WEIGHT: 53 kg
Bust: 2
One HOUR:120$
NIGHT: +100$
Services: Lapdancing, Role playing, Oral, Sex lesbian, Photo / Video rec
At-risk youth exchanging sex for ice and ending up in 'captive-like' situations, inquiry told By Phoebe Moloney and Max McKinney June 19, β One witness said detoxification services for young people in the region were "almost non-existent". Hearings held at the East Maitland Court House for the special commission of inquiry into the drug ice have focused on the impact the stimulant is having on children, adolescents and their families in the Hunter and New England region, with school principals and family service managers taking to the stand.
Only one witness, a principal of a Hunter school, had a closed hearing, while five other witnesses spoke about the nature, prevalence and impact of crystal methamphetamine and other illicit amphetamine-type stimulants ATS in the Hunter and New England region. Advertisement Loading The assistant senior counsel Sally Dowling SC flagged the commission would be hearing evidence in coming days about the effects on children of pre-natal exposure to methamphetamine - a topic the commission has not yet covered.
In her introduction Ms Dowling said that number of people over the age of 16 hospitalised for methamphetamine-related issues in the Hunter and Central Coast was above the state average and had "increased dramatically" since the to period.
Anne-Marie Connelly, the manager client services of Cessnock Community Services - part of the NSW Department of Family and Community Services - was first to speak and said that "younger and younger" people were using the drug in the region, including children as young as Over the past decade working in the Cessnock area she said the inter-generational risk of using methamphetamine and ATC had become increasing apparent.
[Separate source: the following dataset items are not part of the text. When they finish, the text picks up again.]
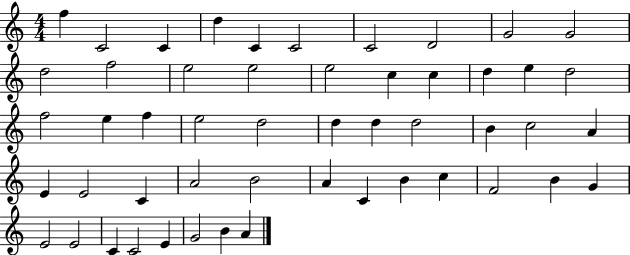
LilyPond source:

{
  \clef treble
  \numericTimeSignature
  \time 4/4
  \key c \major
  f''4 c'2 c'4 | d''4 c'4 c'2 | c'2 d'2 | g'2 g'2 | \break d''2 f''2 | e''2 e''2 | e''2 c''4 c''4 | d''4 e''4 d''2 | \break f''2 e''4 f''4 | e''2 d''2 | d''4 d''4 d''2 | b'4 c''2 a'4 | \break e'4 e'2 c'4 | a'2 b'2 | a'4 c'4 b'4 c''4 | f'2 b'4 g'4 | \break e'2 e'2 | c'4 c'2 e'4 | g'2 b'4 a'4 | \bar "|."
}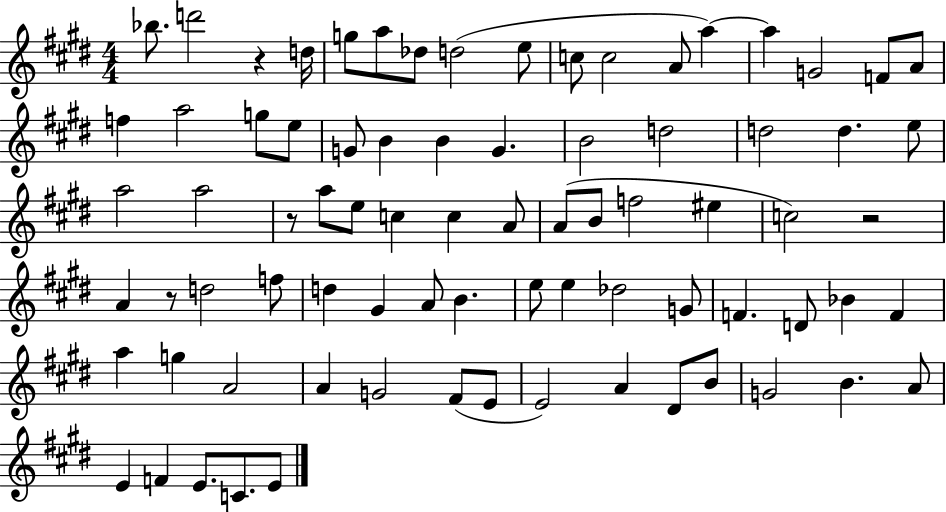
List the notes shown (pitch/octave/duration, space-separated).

Bb5/e. D6/h R/q D5/s G5/e A5/e Db5/e D5/h E5/e C5/e C5/h A4/e A5/q A5/q G4/h F4/e A4/e F5/q A5/h G5/e E5/e G4/e B4/q B4/q G4/q. B4/h D5/h D5/h D5/q. E5/e A5/h A5/h R/e A5/e E5/e C5/q C5/q A4/e A4/e B4/e F5/h EIS5/q C5/h R/h A4/q R/e D5/h F5/e D5/q G#4/q A4/e B4/q. E5/e E5/q Db5/h G4/e F4/q. D4/e Bb4/q F4/q A5/q G5/q A4/h A4/q G4/h F#4/e E4/e E4/h A4/q D#4/e B4/e G4/h B4/q. A4/e E4/q F4/q E4/e. C4/e. E4/e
It appears there's a higher likelihood of a young person using ice because of that inter-generational effect.
Ms Connelly said that of the children who entered care in the Hunter district between July 1, , and May 31, , 59 children had parents who were impacted by the drug 'ice'. She later clarified that these were not official figures from FACS. Children using the drug became vulnerable to other risks, she said. Loading "The worst case scenarios there have been young men and women who have been seriously psychically and sexually assaulted over a period of time.